> [Your objective] Reproduce verbatim the stretch of the records below from the line containing "What is the distance from" through the line containing "3.09 meters", including both of those lines.

──────────────────────────────

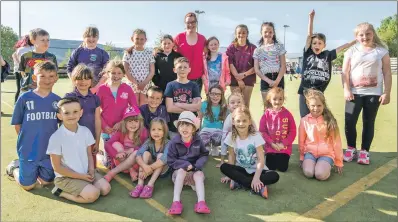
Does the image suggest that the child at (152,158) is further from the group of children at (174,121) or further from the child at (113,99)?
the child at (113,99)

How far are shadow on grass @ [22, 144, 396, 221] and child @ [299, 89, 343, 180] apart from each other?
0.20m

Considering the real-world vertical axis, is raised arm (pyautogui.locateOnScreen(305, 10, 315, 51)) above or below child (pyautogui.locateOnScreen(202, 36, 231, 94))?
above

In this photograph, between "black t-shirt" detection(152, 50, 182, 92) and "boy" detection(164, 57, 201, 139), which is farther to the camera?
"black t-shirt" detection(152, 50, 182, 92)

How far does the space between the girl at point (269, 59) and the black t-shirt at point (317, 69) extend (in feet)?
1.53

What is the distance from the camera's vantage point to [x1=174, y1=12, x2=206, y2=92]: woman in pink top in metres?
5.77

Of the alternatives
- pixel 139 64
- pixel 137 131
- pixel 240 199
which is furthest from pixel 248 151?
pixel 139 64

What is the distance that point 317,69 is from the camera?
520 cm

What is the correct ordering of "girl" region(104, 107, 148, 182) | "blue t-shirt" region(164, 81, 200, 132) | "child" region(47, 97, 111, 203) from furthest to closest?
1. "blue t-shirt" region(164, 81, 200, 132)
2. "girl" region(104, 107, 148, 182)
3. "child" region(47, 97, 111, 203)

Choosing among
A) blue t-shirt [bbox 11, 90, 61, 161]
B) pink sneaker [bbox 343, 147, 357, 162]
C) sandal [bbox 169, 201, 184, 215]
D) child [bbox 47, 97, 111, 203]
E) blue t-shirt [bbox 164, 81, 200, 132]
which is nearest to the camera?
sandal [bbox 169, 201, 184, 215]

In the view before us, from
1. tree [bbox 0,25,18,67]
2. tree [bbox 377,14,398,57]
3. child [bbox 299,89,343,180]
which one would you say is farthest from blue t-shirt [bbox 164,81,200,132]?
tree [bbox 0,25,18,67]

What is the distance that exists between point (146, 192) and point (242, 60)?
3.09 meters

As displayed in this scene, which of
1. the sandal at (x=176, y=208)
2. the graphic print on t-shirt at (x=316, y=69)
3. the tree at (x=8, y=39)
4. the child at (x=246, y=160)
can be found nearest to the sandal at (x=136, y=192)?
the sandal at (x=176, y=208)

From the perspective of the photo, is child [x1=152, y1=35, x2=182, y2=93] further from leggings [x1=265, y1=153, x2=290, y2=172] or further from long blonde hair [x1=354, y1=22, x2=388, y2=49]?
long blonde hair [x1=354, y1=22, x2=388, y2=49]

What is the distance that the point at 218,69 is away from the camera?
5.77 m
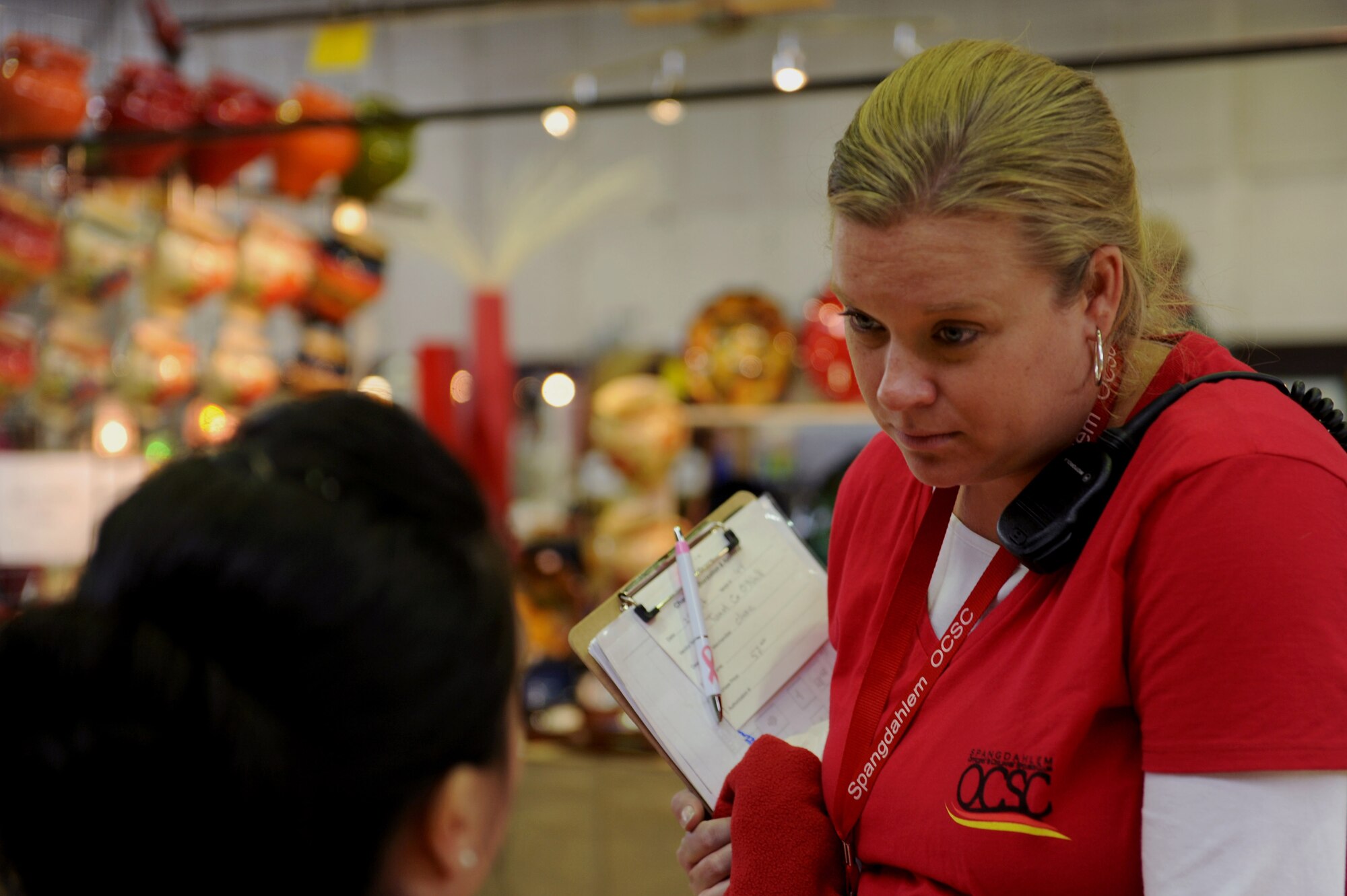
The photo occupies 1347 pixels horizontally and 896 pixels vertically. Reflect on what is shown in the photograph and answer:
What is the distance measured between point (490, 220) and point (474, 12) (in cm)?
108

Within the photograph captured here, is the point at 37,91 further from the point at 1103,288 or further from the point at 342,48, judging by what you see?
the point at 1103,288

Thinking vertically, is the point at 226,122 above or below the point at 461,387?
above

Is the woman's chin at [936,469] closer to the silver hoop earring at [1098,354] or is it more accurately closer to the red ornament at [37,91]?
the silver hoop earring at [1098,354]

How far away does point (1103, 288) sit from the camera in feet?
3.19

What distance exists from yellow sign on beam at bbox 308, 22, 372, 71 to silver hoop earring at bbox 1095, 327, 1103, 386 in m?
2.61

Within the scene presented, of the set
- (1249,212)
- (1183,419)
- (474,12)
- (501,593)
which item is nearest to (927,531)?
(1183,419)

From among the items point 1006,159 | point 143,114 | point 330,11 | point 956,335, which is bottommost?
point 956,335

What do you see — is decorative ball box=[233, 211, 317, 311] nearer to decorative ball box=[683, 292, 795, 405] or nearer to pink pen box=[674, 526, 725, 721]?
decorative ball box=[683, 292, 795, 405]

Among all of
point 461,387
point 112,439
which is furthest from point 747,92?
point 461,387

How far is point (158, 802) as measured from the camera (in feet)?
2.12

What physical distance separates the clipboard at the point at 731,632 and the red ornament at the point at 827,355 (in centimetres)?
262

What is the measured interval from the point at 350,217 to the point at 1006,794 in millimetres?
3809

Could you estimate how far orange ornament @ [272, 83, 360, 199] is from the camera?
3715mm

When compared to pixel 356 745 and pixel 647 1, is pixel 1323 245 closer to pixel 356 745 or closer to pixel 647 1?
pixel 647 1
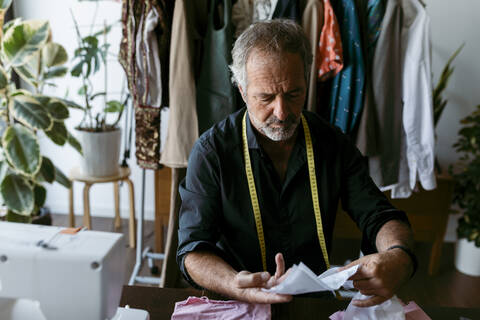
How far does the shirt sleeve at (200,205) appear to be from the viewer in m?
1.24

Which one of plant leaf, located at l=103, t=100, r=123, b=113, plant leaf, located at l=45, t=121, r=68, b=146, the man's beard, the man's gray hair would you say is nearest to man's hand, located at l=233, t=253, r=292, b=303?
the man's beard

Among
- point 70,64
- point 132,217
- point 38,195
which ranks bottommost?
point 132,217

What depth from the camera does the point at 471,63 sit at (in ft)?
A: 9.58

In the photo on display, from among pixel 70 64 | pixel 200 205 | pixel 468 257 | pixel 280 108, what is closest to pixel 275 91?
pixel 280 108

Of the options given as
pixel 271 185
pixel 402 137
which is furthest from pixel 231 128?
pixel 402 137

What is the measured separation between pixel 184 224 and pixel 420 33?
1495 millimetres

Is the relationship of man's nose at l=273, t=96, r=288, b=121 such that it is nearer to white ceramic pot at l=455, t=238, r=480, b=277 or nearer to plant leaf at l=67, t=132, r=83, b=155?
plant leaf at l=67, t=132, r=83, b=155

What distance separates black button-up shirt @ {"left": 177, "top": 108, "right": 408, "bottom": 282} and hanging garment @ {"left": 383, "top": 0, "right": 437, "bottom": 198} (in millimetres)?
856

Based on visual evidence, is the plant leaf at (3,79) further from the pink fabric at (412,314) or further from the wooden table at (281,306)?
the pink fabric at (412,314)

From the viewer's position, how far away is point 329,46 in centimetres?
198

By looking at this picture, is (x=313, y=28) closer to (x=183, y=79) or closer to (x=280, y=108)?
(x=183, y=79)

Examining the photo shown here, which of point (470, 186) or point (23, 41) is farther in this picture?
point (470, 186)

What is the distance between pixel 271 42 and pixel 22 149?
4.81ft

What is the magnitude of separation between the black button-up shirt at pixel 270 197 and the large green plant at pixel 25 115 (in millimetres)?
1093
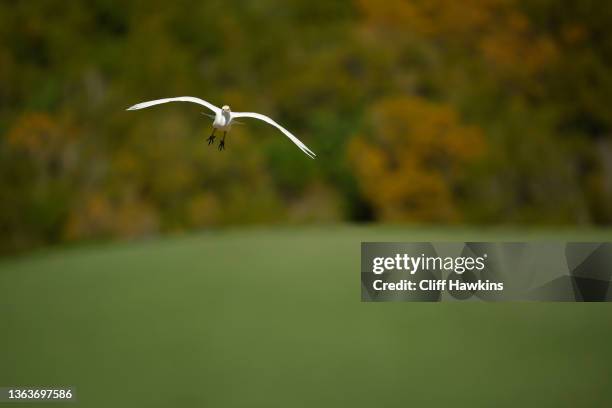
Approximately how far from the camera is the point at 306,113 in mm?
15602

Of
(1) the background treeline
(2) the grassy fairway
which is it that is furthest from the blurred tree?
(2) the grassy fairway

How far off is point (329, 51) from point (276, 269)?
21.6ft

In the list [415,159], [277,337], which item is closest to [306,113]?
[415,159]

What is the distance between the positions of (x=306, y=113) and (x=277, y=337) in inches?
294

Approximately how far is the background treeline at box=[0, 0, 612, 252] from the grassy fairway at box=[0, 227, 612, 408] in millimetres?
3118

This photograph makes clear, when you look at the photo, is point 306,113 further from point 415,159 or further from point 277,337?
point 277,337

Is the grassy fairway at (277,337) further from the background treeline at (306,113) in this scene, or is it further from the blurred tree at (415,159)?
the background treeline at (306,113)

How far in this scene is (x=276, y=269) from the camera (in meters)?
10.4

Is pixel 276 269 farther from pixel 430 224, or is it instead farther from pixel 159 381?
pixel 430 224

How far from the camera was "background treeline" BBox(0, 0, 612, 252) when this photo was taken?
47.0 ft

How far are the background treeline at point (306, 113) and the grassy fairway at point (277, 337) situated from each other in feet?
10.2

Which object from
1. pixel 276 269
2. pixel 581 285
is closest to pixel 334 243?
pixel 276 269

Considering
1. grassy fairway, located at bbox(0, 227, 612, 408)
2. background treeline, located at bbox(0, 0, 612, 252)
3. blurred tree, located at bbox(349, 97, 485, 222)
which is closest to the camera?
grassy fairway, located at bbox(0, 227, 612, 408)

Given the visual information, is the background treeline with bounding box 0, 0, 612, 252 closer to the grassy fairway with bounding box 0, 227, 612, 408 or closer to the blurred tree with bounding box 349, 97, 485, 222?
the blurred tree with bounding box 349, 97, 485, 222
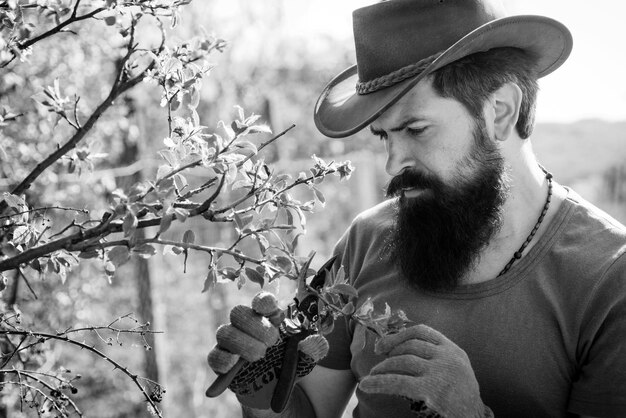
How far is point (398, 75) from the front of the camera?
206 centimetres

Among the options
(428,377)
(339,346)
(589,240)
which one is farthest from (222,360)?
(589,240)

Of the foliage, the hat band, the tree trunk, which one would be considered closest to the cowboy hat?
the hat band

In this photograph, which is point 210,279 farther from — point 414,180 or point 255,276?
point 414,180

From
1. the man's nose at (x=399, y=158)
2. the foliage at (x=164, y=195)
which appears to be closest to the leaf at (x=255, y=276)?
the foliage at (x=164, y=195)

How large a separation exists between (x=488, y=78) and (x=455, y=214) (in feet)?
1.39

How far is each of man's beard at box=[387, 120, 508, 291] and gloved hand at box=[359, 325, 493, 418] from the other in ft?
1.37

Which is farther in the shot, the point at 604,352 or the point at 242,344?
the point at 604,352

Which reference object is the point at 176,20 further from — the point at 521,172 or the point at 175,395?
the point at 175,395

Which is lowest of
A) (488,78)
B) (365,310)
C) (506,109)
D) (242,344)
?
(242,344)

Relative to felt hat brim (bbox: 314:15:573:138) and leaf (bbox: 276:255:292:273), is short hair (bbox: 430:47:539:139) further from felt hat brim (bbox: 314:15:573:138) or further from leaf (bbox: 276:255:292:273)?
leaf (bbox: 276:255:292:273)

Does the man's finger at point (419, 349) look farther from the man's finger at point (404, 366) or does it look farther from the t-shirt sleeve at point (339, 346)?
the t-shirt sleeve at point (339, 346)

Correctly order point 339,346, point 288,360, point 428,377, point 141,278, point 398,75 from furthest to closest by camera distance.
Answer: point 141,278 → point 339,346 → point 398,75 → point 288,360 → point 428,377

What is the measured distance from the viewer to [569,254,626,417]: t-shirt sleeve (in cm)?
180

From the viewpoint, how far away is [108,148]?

──────────────────────────────

> [Solution below]
What is the distance from the camera's vantage point to [x1=174, y1=12, x2=206, y2=92]: woman in pink top in metres?
5.77

Of the alternatives
- pixel 139 64
- pixel 137 131
- pixel 240 199
which is furthest from pixel 248 151?
pixel 139 64

What is the distance that point 317,69 is from the camera?
520 cm

What is the correct ordering of "girl" region(104, 107, 148, 182) | "blue t-shirt" region(164, 81, 200, 132) | "child" region(47, 97, 111, 203) from furthest to closest?
1. "blue t-shirt" region(164, 81, 200, 132)
2. "girl" region(104, 107, 148, 182)
3. "child" region(47, 97, 111, 203)

Choosing among
A) blue t-shirt [bbox 11, 90, 61, 161]
B) pink sneaker [bbox 343, 147, 357, 162]
C) sandal [bbox 169, 201, 184, 215]
D) child [bbox 47, 97, 111, 203]
E) blue t-shirt [bbox 164, 81, 200, 132]
which is nearest to the camera?
sandal [bbox 169, 201, 184, 215]

In the view before us, from
1. tree [bbox 0,25,18,67]
2. tree [bbox 377,14,398,57]
3. child [bbox 299,89,343,180]
which one would you say is farthest from blue t-shirt [bbox 164,81,200,132]?
tree [bbox 0,25,18,67]

What is the distance that exists between point (146, 192) and point (242, 60)?
3.09 meters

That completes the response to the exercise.